Le réseau social TikTok a accepté de verser 400 millions de dollars pour mettre fin à des poursuites judiciaires aux États Unis, l'application étant accusée d'avoir collecté illégalement des données personnelles appartenant à des millions d'enfants américains de moins de treize ans.
Selon le ministère américain de la Justice, TikTok aurait sciemment laissé des millions de jeunes utilisateurs mineurs créer des comptes sur la plateforme et aurait récolté leurs informations personnelles sans en informer leurs parents ni obtenir leur consentement, en violation d'une loi fédérale protégeant la vie privée des enfants en ligne.
Une plainte initiée en 2024 par plusieurs autorités
La procédure trouve son origine dans une plainte déposée en 2024, qui reprochait à l'entreprise chinoise ByteDance, maison mère de TikTok, d'avoir mis en place des mécanismes insuffisants pour vérifier l'âge réel de ses utilisateurs. Les enquêteurs avaient alors estimé que des millions de comptes appartenant à des enfants de moins de treize ans avaient échappé à tout contrôle sérieux.
Depuis le dépôt de cette plainte, TikTok affirme avoir connu des changements importants dans son actionnariat, sa direction, ses procédures de conformité et ses pratiques en matière de vie privée. L'entreprise a notamment renforcé ses outils de vérification d'âge et ses dispositifs de contrôle parental au cours des deux dernières années.
Un accord qui évite un procès plus long
En acceptant de verser cette somme, TikTok évite un procès potentiellement plus long et plus coûteux, sans pour autant reconnaître formellement de faute. Ce type d'accord amiable est fréquent aux États Unis lorsque les entreprises technologiques cherchent à limiter les risques financiers et réputationnels liés à une procédure judiciaire prolongée.
Les 400 millions de dollars devraient être en partie reversés à des programmes de protection de l'enfance en ligne, même si la répartition exacte des fonds n'a pas encore été détaillée par les autorités américaines. Ce montant s'ajoute à une série d'amendes déjà infligées à d'autres plateformes pour des faits similaires ces dernières années.
La protection des mineurs en ligne, un sujet sensible
Cette affaire s'inscrit dans un mouvement plus large de méfiance grandissante envers les grandes plateformes numériques concernant la protection des plus jeunes utilisateurs. Aux États Unis comme en Europe, les autorités multiplient les enquêtes et les procédures visant les réseaux sociaux, accusés de ne pas suffisamment protéger les mineurs face aux risques liés à l'exposition prolongée aux écrans.
Meta, la maison mère de Facebook et Instagram, fait actuellement face à un procès similaire en Californie, où plusieurs États américains lui réclament près de 200 milliards de dollars pour avoir rendu, selon eux, des adolescents accros à ses applications.
TikTok tente de rassurer sur ses pratiques actuelles
Dans un communiqué, TikTok a assuré avoir considérablement investi dans la sécurité de ses jeunes utilisateurs depuis 2024, mettant en avant de nouvelles fonctionnalités de contrôle parental et des limites de temps d'écran renforcées pour les comptes identifiés comme appartenant à des mineurs.
L'entreprise espère ainsi tourner la page de ce dossier judiciaire, alors qu'elle fait par ailleurs l'objet d'un examen approfondi aux États Unis concernant la structure de son actionnariat et ses liens avec sa maison mère chinoise ByteDance.
Des associations de parents saluent partiellement l'accord
Plusieurs associations de défense des droits de l'enfance ont accueilli favorablement cet accord financier, tout en regrettant qu'il n'entraîne pas d'obligations plus contraignantes pour l'avenir. Certaines militent désormais pour l'adoption de règles plus strictes imposant aux plateformes de vérifier réellement l'âge des utilisateurs, plutôt que de se contenter d'une simple déclaration lors de la création du compte.

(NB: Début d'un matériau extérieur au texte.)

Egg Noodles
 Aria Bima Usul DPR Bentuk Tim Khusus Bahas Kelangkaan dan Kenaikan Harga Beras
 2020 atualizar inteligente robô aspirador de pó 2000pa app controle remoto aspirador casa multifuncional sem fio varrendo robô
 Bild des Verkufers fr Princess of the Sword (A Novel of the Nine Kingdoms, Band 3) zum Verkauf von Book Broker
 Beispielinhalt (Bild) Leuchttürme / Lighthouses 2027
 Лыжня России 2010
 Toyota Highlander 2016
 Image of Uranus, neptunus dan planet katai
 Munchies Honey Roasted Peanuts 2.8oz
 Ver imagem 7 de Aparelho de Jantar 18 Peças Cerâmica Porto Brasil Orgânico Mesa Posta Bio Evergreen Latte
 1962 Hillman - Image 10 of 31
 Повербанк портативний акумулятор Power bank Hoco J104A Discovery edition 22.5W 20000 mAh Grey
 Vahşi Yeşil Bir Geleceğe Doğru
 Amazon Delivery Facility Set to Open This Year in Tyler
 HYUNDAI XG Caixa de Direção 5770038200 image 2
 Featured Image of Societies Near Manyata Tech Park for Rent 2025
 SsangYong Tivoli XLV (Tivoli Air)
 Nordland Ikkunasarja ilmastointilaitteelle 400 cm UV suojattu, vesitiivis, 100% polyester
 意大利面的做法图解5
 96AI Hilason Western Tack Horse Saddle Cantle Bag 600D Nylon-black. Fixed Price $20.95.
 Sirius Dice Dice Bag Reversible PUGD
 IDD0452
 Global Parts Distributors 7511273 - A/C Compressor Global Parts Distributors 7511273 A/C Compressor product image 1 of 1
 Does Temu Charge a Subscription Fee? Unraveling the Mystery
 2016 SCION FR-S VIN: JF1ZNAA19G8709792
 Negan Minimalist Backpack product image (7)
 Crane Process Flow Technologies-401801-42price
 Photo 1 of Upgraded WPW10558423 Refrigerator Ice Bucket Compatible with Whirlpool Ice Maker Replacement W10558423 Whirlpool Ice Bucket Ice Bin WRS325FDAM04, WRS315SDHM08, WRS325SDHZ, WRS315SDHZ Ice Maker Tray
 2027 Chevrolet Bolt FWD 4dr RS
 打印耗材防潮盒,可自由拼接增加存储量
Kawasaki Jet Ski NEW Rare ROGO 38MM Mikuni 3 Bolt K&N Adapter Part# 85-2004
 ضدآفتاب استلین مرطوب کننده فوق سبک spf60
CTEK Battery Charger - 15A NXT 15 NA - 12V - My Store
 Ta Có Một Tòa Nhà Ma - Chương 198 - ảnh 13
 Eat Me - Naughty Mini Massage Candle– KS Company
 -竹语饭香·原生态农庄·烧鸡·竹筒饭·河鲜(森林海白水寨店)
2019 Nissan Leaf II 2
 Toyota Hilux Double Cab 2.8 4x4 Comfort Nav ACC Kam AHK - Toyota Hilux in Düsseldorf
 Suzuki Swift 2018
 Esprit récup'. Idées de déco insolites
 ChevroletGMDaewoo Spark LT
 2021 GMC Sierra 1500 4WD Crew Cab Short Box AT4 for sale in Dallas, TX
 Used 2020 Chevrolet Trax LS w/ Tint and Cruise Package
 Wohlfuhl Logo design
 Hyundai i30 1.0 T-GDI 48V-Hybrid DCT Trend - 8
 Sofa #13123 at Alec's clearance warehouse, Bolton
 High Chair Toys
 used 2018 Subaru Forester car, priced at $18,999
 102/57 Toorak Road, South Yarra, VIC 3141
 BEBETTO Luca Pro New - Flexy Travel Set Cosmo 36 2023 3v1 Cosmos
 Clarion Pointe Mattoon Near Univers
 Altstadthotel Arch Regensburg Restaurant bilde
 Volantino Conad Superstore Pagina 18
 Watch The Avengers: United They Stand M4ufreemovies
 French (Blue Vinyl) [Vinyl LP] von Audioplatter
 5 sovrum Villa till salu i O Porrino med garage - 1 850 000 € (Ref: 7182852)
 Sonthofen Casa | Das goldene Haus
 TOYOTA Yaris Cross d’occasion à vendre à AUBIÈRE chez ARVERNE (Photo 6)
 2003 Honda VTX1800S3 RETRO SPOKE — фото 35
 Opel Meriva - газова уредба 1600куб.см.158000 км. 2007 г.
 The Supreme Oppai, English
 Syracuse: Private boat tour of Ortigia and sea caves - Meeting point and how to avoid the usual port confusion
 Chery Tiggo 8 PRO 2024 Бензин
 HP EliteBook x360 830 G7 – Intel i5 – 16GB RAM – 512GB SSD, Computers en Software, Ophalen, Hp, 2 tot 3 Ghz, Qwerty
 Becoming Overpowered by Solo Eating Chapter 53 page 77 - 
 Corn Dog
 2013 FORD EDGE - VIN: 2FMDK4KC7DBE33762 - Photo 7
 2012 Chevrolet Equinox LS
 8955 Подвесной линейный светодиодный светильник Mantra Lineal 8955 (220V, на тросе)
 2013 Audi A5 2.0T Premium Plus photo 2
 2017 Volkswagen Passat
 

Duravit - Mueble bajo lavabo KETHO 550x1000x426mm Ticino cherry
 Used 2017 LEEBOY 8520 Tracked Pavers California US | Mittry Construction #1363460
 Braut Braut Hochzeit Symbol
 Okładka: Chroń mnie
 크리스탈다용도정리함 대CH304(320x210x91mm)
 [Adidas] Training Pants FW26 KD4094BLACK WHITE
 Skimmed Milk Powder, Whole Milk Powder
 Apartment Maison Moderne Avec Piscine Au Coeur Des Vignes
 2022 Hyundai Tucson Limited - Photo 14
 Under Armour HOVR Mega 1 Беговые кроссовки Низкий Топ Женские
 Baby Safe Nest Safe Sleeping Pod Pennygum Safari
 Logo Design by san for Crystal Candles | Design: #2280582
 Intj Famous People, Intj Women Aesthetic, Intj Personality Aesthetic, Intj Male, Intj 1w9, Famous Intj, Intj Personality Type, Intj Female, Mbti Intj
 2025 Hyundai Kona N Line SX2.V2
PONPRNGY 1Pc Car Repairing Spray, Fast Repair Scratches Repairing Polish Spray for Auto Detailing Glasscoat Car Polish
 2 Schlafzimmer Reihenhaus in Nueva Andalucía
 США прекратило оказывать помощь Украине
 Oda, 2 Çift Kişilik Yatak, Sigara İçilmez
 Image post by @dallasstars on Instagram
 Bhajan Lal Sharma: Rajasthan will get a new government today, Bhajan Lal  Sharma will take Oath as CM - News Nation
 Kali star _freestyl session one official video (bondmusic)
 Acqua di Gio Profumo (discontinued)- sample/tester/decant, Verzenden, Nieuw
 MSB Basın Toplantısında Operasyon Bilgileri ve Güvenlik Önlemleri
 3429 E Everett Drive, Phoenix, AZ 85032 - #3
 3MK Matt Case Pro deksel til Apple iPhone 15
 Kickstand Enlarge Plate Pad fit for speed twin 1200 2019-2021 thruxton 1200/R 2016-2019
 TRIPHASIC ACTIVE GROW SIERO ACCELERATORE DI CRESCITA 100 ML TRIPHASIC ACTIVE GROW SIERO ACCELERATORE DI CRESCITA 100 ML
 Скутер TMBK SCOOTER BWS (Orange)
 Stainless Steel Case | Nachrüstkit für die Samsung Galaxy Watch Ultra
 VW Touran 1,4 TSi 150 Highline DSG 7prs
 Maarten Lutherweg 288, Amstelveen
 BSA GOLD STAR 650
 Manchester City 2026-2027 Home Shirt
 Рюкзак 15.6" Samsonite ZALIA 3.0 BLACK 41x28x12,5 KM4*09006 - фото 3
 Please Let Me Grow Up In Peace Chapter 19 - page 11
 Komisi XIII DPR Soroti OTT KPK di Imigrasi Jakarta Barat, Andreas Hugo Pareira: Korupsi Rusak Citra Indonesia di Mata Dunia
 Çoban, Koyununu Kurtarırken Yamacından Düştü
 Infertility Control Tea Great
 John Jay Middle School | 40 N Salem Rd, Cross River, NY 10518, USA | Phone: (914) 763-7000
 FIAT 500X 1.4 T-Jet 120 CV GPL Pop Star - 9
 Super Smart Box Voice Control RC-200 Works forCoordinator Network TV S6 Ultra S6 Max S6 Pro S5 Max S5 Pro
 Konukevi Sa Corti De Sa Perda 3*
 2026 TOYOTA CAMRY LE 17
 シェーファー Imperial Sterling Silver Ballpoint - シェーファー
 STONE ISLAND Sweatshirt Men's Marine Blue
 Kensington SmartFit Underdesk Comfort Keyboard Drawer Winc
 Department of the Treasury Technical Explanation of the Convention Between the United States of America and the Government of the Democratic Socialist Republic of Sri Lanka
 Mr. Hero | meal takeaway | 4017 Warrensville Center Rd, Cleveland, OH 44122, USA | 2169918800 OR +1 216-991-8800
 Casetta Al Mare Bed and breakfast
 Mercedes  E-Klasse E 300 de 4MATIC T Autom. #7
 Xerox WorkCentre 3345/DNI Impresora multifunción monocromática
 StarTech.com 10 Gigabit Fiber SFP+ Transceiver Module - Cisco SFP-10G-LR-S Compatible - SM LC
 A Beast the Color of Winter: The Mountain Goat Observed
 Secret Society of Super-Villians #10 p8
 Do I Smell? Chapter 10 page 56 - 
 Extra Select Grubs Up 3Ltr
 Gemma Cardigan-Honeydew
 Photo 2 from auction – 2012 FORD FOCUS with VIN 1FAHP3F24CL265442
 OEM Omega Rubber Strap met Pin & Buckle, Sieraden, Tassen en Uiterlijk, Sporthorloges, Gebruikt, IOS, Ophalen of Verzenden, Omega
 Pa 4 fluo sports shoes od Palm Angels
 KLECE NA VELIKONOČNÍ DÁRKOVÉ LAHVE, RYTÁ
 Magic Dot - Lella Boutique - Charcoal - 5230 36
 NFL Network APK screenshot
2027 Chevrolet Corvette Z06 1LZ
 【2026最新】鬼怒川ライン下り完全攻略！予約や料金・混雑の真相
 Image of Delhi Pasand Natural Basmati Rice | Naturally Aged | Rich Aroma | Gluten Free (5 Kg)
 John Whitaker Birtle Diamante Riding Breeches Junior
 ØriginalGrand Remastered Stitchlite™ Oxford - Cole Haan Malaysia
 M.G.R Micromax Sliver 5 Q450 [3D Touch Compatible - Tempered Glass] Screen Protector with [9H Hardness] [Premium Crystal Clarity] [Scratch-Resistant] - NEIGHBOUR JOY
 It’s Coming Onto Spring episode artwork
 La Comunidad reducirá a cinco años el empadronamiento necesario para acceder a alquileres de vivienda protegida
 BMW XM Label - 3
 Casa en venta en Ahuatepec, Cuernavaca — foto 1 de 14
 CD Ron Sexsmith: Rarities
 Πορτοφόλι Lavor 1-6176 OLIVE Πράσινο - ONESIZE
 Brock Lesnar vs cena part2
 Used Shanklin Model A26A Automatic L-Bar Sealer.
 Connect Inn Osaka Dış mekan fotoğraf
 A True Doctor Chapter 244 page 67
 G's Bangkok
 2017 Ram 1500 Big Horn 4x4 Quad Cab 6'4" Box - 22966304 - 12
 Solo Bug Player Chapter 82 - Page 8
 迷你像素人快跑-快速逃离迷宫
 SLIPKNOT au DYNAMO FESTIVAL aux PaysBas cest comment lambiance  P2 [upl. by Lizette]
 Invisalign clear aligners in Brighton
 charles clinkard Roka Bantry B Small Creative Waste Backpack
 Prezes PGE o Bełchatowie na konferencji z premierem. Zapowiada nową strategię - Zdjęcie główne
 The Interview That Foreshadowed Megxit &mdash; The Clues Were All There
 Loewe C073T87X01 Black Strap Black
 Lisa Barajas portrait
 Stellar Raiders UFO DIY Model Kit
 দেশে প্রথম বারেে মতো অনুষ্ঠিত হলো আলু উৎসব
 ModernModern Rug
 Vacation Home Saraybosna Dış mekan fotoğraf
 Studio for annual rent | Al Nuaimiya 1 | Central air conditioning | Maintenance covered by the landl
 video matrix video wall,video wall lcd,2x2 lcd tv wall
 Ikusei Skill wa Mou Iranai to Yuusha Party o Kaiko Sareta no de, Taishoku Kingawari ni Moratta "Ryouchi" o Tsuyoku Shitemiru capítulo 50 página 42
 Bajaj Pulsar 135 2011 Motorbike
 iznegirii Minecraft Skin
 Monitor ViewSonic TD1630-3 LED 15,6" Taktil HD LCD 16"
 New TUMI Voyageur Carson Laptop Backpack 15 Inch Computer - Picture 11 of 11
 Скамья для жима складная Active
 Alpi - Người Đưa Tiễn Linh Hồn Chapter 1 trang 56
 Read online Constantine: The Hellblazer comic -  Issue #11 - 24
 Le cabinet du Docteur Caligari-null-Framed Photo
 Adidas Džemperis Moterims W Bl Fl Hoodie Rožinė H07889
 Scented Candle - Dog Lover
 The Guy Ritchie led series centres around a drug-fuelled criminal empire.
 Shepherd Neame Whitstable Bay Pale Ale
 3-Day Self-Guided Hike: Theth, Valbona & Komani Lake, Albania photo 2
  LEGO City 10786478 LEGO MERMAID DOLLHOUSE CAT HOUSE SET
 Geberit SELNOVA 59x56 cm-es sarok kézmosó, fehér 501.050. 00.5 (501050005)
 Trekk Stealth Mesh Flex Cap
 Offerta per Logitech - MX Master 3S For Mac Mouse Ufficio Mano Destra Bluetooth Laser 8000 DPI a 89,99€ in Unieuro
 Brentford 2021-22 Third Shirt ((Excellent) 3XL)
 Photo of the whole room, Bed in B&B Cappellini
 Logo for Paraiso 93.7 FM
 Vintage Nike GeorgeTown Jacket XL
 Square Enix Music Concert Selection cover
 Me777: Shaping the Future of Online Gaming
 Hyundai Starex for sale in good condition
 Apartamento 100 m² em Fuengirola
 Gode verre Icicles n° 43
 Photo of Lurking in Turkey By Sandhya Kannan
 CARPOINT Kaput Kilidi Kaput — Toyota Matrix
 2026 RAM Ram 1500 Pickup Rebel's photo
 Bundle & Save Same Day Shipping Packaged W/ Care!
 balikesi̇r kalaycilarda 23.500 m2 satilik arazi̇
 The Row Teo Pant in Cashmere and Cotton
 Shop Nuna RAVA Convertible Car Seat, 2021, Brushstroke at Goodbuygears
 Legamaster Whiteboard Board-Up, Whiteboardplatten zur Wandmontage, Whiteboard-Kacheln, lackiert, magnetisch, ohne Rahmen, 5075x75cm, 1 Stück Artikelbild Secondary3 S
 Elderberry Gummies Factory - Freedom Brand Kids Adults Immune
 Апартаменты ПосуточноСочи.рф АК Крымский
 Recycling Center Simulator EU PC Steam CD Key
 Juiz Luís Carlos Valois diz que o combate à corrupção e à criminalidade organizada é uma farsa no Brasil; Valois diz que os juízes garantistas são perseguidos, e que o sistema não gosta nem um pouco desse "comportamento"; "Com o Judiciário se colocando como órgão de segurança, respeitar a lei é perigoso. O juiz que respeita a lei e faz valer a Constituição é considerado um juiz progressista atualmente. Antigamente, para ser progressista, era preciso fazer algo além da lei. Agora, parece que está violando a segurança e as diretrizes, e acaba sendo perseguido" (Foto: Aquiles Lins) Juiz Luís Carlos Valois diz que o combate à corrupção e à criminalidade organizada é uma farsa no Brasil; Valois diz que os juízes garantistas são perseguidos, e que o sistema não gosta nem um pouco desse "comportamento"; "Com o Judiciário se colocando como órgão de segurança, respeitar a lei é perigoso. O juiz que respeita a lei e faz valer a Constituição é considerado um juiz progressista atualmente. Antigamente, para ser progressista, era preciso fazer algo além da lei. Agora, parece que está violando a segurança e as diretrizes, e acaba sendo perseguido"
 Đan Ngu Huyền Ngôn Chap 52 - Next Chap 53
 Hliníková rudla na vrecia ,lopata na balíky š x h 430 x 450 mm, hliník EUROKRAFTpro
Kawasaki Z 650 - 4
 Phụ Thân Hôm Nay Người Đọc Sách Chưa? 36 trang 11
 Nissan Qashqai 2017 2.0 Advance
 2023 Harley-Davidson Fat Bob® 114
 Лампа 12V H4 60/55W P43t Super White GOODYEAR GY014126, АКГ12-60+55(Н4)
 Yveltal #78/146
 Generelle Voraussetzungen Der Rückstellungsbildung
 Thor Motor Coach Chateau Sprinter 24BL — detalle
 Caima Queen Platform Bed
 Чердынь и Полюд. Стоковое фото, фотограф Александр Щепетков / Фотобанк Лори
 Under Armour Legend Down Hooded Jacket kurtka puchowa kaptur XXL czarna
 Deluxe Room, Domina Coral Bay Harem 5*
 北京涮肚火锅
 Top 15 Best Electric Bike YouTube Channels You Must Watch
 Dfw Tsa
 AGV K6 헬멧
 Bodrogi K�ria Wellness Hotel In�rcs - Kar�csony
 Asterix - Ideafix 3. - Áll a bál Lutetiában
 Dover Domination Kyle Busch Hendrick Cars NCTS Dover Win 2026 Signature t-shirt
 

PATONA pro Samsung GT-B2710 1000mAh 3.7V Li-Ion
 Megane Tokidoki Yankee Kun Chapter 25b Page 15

D'autres organisations estiment au contraire que la somme versée reste trop faible au regard des bénéfices tirés par TikTok de l'exploitation des données de ses jeunes utilisateurs pendant plusieurs années, et appellent à des sanctions financières plus dissuasives à l'avenir.
Un contexte réglementaire de plus en plus strict
Cette affaire intervient alors que plusieurs pays, dont la France, envisagent de renforcer leur législation concernant l'accès des mineurs aux réseaux sociaux. Ces réflexions s'accompagnent généralement de débats sur l'efficacité réelle des dispositifs de vérification d'âge, souvent jugés insuffisants par les spécialistes de la protection de l'enfance.
Les plateformes numériques, de leur côté, mettent en avant les investissements déjà réalisés dans ce domaine, tout en soulignant la difficulté technique de vérifier de manière fiable l'âge d'un utilisateur sans recourir à des documents d'identité, une solution qui soulève elle même des questions en matière de protection de la vie privée.